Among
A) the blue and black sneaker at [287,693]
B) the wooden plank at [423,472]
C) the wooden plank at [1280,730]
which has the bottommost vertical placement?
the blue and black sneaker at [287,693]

__________________________________________________

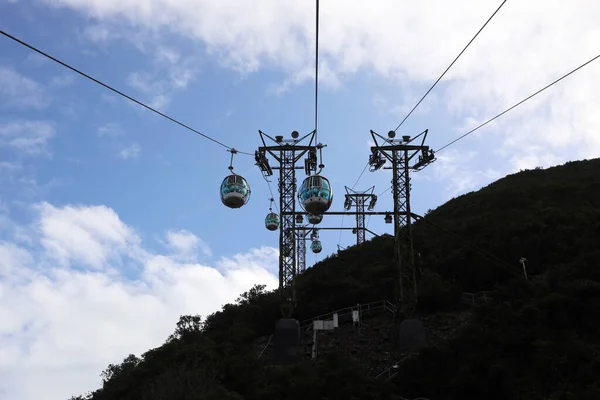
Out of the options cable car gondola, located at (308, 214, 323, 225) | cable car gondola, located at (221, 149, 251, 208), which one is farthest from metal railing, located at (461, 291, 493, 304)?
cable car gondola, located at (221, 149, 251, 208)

__________________________________________________

• [Task directions]: Pull out each line of the listing above that contains the word "cable".

• [Result below]:
Out of the options cable car gondola, located at (308, 214, 323, 225) | cable car gondola, located at (221, 149, 251, 208), which one is farthest from metal railing, located at (461, 291, 493, 304)?
cable car gondola, located at (221, 149, 251, 208)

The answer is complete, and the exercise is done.